Comunas arrasadas por el megaincendio de 2012 en Biobío hoy lucen recuperadas

Incendio Biobio 2012Por Sebastián Henríquez.

Fuego destruyó 30 mil hectáreas y hubo varios fallecidos:

Exitoso plan de restauración podría aplicarse en las zonas afectadas por la actual ola de siniestros. Especialistas a cargo aseguran que la protección del suelo es clave.

Las carreteras cortadas, las llamas que destruyen cientos de casas, un incendio que deja gran cantidad de damnificados y hasta fallecidos por su causa.

No es el escenario de este verano, sino el de enero de 2012, cuando ocurrió en la Región del Biobío el incendio de Pichiqueime. El mismo que, en su momento, fue calificado como el mayor siniestro de la década.

Las comunas de Ránquil, Quillón, Quirihue y Florida fueron arrasadas y se perdieron 30 mil hectáreas de bosques.

Bomberos, brigadistas de la Conaf y extranjeros combatieron las llamas durante semanas, hasta que una lluvia -una anomalía en ese verano de sequía- apagó el fuego.
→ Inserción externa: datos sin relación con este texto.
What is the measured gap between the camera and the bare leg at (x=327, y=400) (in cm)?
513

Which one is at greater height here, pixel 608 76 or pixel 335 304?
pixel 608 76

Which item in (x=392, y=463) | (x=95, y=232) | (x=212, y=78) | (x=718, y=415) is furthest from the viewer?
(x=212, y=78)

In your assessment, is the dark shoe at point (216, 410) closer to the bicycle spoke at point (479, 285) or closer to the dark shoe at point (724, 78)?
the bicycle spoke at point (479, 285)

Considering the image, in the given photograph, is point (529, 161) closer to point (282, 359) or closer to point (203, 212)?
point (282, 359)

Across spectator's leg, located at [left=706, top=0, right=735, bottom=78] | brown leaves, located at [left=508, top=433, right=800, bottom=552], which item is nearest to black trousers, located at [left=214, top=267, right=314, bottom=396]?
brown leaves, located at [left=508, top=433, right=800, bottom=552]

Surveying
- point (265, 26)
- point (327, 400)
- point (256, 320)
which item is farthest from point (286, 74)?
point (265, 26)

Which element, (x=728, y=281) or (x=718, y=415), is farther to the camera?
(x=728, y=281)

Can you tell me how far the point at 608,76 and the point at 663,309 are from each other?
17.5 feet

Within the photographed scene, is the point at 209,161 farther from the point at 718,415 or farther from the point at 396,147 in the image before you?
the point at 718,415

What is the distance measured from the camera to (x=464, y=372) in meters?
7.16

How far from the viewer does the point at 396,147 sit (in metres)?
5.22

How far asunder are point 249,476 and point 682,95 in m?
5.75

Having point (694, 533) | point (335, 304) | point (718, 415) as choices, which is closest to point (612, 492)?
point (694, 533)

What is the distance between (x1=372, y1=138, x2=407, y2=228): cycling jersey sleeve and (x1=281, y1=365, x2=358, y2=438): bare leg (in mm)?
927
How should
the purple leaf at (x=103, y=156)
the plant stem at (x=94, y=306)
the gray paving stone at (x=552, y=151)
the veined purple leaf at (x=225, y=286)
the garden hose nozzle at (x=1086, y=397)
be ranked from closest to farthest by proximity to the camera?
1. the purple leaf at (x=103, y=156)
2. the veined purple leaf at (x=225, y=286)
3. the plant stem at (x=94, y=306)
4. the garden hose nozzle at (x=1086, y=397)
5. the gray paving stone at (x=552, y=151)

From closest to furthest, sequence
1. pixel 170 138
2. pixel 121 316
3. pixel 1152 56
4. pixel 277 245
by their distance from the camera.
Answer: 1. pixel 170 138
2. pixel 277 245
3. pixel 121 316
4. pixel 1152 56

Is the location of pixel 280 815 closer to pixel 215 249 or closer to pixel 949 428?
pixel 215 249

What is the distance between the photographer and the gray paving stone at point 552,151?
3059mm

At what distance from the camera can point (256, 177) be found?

Fue la primera vez que se habló de un megaincendio.

La zona comprendida por estas cuatro comunas resultó afectada más allá del daño que produjo el siniestro. Las quebradas en donde se ubicaban las fuentes de agua estaban amenazadas por la erosión y la pérdida de la capa vegetal del suelo ponían en riesgo la productividad agrícola. El daño auguraba una mala temporada para el campo y el turismo en la zona.

Hoy, sin embargo, el escenario es diferente. Las viñas de Ránquil fueron reconocidas por su calidad, Quirihue será capital de una de las provincias de la futura región de Ñuble y Quillón recuperó sus cultivos.

“Quillón quedó muy golpeado”, cuenta Alberto Ghyra, su alcalde. “Pero, entre el esfuerzo de la gente de acá y lo que organizaron para reparar el daño, la comuna se levantó de nuevo”, cuenta este hombre de campo.

Y es que, en el área afectada, se aplicó un plan de restitución que, según cuentan los involucrados -empresas, organismos públicos y los vecinos- ha logrado sus objetivos. La iniciativa nació el mismo 2012, tras la visita de funcionarios de la FAO, que recomendaron enfocar el trabajo en recuperar el suelo.

Con este antecedente en mano, la Conaf elaboró un plan que demandó cerca de US$ 1,5 millones al Fondo de Desarrollo Regional, y que buscaba reponer la capa vegetal. Según cuenta Juan Francisco Gajardo, profesional que coordinó la iniciativa “fue un tema difícil. Un desafío, porque no habíamos visto incendios tan grandes y se nos pidió resultados a dos años”.

“Reforestamos y, sobre todo, buscamos cómo hacer manejo de rebrotes de árboles para no tener que plantar de nuevo. Tuvimos que apurarnos, porque se venía la temporada de lluvias y ahí podíamos perder el suelo”, agrega.

Los privados también implementaron sus ideas. “El objetivo principal fue minimizar el impacto en el suelo, producto del incendio que lo dejó expuesto”, cuenta Juan Carlos Sandoval, jefe de Agua y Biodiversidad de Forestal Arauco Norte. La empresa buscó también relacionarse con la comunidad, y capacitó a los lugareños en trucos para evitar la erosión. Mientras, la Corporación de la Madera entregó más de medio millón de árboles a los afectados.

Las tres mil hectáreas de bosque nativo perdidas se dejaron sin tocar para ver cómo evolucionaba el terreno, y se recogieron las semillas.

Por su magnitud, y porque incorporaba un manejo integral del daño, el plan es considerado el primero en su tipo, y un éxito que podría ser aplicado en las comunas que se han visto afectadas por la peor temporada de incendios de la historia del país. Siniestros que hasta ayer habían arrasado casi 600 mil hectáreas.

Ambos especialistas cuentan que la clave es la protección del suelo. Y Sandoval añade que “esta experiencia de restauración asistida de vegetación nativa en la zona del incendio de Pichiqueime pudiera tener una alta probabilidad de éxito para sitios similares, en cuanto a recuperar la riqueza de especies”.

3.000
hectáreas de bosque nativo se perdieron en el incendio de Pichiqueime en 2012, que arrasó unas 30 mil ha en cinco comunas del Biobío. Hoy, este bosque se está recuperando.

US$ 1,5
millones , solo de parte de Conaf, se destinaron a recuperar los suelos afectados por el fuego. La Corporación de la Madera, además, donó medio millón de árboles a los afectados.